He had established himself at once in the good graces of Madame Delaunay and she gave him a fine room overlooking a garden, which in season was filled with roses and oranges. Even now, pleasant aromatic odors came to him through the open window. He had been scarcely an hour in Charleston but he liked it already. The old city breathed with an ease and grace to which he was unused. The best name that he knew for it was fragrance.
He had a suit of fresh clothing in his saddle bags, and he arrayed himself with the utmost neatness and care. He felt that he must do so. He could not present himself in rough guise to a people who had every right to be fastidious. He would also obtain further clothing out of the abundant store of money, as his father had wished him to make a good appearance and associate with the best.

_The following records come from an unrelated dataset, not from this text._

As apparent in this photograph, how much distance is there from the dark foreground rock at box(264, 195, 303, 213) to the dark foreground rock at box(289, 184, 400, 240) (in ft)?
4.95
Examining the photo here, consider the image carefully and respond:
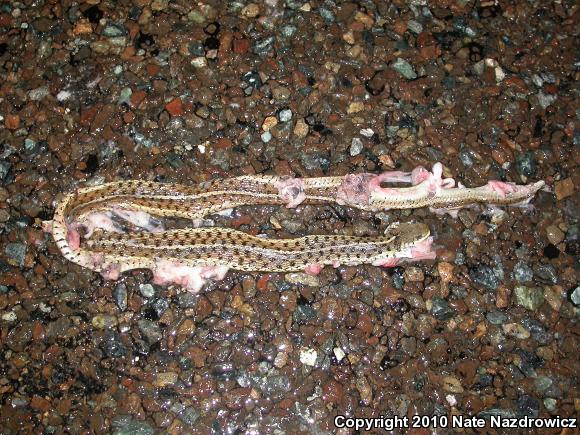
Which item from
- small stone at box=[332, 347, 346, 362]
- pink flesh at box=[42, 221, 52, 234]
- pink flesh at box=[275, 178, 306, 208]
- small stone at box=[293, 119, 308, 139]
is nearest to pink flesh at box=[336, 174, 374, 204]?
pink flesh at box=[275, 178, 306, 208]

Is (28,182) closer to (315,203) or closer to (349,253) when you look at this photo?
(315,203)

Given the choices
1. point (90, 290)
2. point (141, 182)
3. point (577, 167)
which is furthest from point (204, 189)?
→ point (577, 167)

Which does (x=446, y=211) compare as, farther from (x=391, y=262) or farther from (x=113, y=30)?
(x=113, y=30)

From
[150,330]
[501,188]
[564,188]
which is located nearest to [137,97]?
[150,330]

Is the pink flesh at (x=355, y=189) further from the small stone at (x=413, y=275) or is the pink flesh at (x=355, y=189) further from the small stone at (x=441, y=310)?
the small stone at (x=441, y=310)

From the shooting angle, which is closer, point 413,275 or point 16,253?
point 16,253

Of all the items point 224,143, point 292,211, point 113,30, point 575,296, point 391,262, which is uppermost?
point 113,30
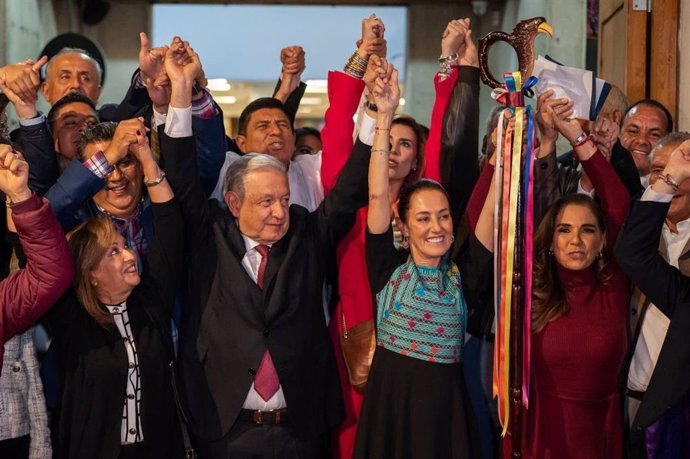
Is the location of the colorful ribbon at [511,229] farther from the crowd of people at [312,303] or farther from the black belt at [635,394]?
the black belt at [635,394]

He descended, and found Madame Delaunay in the garden, where she gave him welcome, with grave courtesy. She seemed to him in manner and bearing a woman of wealth and position, and not the keeper of an inn, doing most of the work with her own hands. He learned later that the two could go together in Charleston, and he learned also, that she was the grand-daughter of a great Haytian sugar planter, who had fled from the island, leaving everything to the followers of Toussaint l'Ouverture, glad to reach the shores of South Carolina in safety.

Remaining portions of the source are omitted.